Saturday, July 28, 2012

The Old Professor

And speaking of longevity:
...as far as I am concerned I live here like a hard-working Professor of History, and am content if everything remains as it is; not that everything is perfect, but with advancing years one no longer expects any special gain from changes.  I too have had some heavy sorrows, of the kind that do not make men young.  I worked out seven-eighths of my Art of the Renaissance in the winter of 1862-63, but then found it inadequate both in principle and in execution, and put it back in my desk, probably for ever, as I can't hope to make good the lacunae with only six months in Italy.  Here we never have more than four or at the most five weeks' holidays at a stretch, and that does not allow of a journey such as I need.  My consolation is that at least I was not afraid of a great work.

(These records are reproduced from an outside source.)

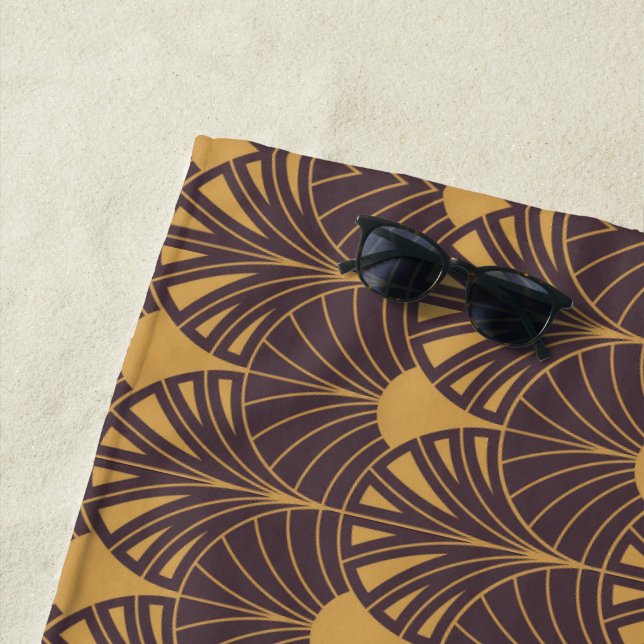 Toalla De Playa Art Deco pattern with fan-shaped motifs  (In situ)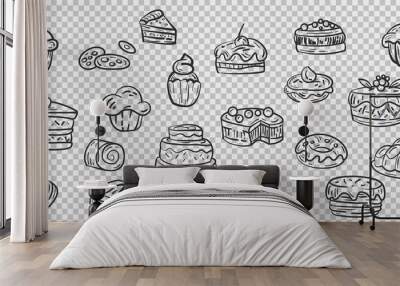 Big collection cartoon doodle funny silhouettes dessert bakery food. Set of hand drawn sketches cakes different variations isolated on transparent background. Vector sweets elements. Wall mural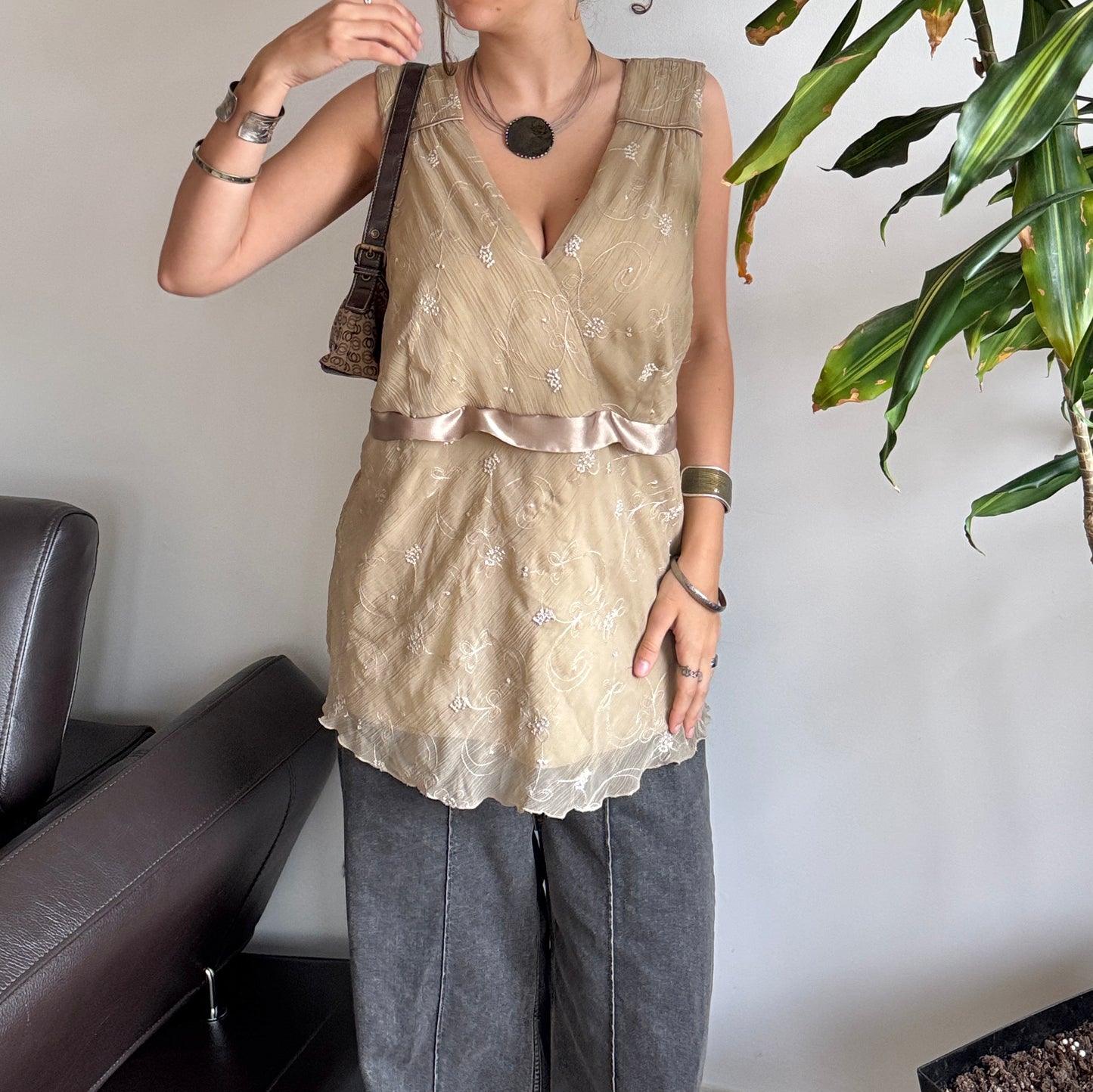 Beige Embroidered Mesh Layered Top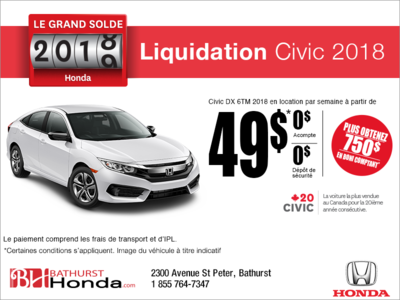 Louez la Honda Civic Berline 2018!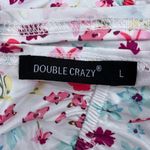 Double Crazy‎ Halter Top Festival Boho Floral Print Crop Halter Top Size Large White Photo 5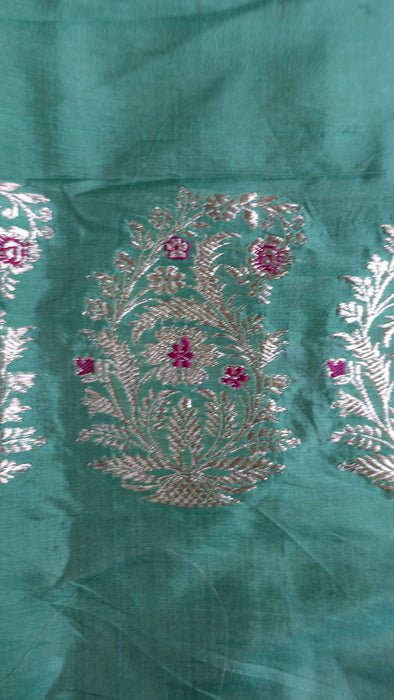 Cream And Jade Pure Silk Vintage Sari - New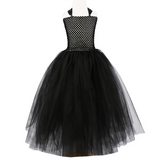  MQTIME  -  Halloween Girls Mesh Dress 2025 New Kids Black Long Tulle Gown Children's Halloween Party Vestidos Teenager Fashion Clothing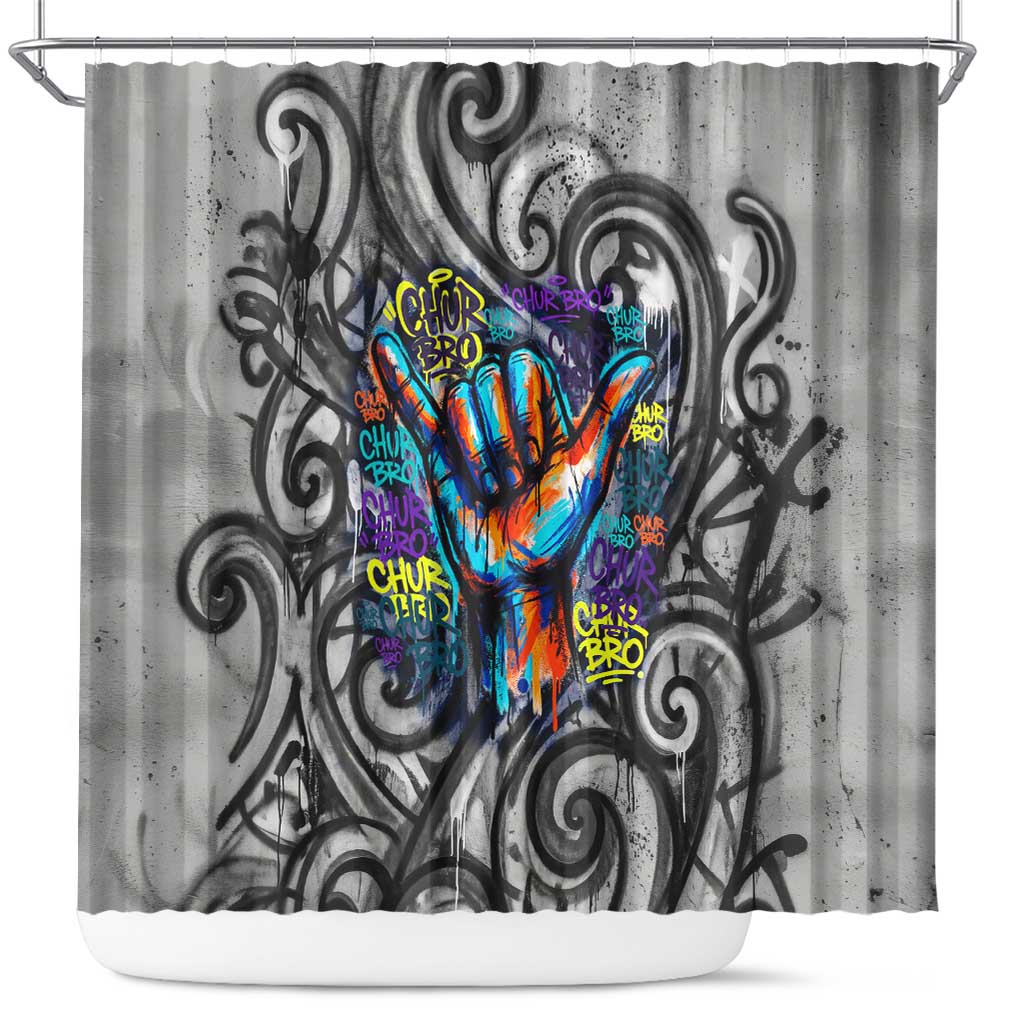 Chur Bro Shaka Sign Shower Curtain New Zealand Koru Colorful Graffiti Splash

I now consider my modest literary career as finally closed, and feel much better and more content reading sources, as I only study and make notes for teaching and not for possible book-making.  The historical market is tremendously overcrowded as things are, and it will be worse if peace lasts.  Then, my good kind publisher died ten days ago, and my opera omnia of which there are cart-loads, are to be moved en masse,,= i.e., they may perhaps be bought by some wholesaler in Leipzig, and offered for a time at reduced, indeed, very reduced prices, and then pulped, all of which I look upon with stoical calm and a genuine secret joy.   My cure is: after eight in the evening I go to the cafĂ© ((sci. Weinkeller) or into society, to gossip.  Saturday evening to some nearby village, and Sunday afternoon I walk a little further.  For years now I have avoided concerts, because of the slavery involved, which is balanced  by the fact that I have acquired a pianino, and make my own music.

Some years ago I asked you to look out my letters to Kugler and after having read them if you wished to, to destroy them.  I should be pleased if that were to happen, as there are quite a lot of things in them that are not meant for the uninitiate.  Let me know what happens!
Jakob Burckhardt to Paul Heyse, Basle, 5 April 1863.  a month shy of his 45th birthday.  He lived on to the age of 79.  Heyse was a young poet, in his own time the winner of a Nobel Prize for literature.  "Kugler" is Franz Kugler, art historian and Burckhardt's mentor.  Burckhardt had already published the two works for which he is best remembered: the Age of Constantine the Great (1853) and Civilization of the Renaissance in Italy (1860).

The young Friedrich Nietzsche attended Burckhardt's lectures beginning in 1869.  They became cordial acquaintances, though Burckhardt seems to taken pains to keep his distance from what he saw as Nietzsche's dafter ideas.  There is a fictional account of their relationship in Herman Hesse's Magister Ludi, where Burckhardt appears as the wise Father Jacobus,  and Nietzsche as the passionate youth, Tegularius.